** START INPUT MATERIAL **

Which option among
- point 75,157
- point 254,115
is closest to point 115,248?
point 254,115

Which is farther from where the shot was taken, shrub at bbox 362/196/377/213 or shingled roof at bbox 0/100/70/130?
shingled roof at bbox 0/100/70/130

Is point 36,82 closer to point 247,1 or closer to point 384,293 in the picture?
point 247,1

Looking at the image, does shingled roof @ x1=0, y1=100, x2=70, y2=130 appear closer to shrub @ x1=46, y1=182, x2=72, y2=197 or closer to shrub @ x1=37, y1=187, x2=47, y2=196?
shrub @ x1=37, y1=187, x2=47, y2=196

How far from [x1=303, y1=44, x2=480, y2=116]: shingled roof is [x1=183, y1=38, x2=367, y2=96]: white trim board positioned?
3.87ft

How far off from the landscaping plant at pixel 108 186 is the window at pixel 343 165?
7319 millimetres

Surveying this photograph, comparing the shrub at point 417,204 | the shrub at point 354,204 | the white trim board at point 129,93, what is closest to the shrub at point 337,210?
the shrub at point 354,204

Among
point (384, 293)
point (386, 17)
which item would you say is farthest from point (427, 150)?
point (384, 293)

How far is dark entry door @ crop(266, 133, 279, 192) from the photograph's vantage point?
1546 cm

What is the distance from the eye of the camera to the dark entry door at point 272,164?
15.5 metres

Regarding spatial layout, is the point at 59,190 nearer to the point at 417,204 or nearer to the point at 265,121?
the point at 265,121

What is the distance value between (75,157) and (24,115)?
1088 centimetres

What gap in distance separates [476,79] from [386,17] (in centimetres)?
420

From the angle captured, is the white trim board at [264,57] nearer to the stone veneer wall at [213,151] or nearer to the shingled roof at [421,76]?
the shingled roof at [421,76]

** END INPUT MATERIAL **

Could you repeat the lines from the one with "How far from" up to and including the one with "7319 millimetres", switching "landscaping plant" to "garden plant" and leaving all else unchanged?

◆ FINAL RESULT:
How far from [x1=303, y1=44, x2=480, y2=116]: shingled roof is [x1=183, y1=38, x2=367, y2=96]: white trim board positioned?
3.87ft

How far off from the garden plant at pixel 108 186 is the window at pixel 343 165?
7319 millimetres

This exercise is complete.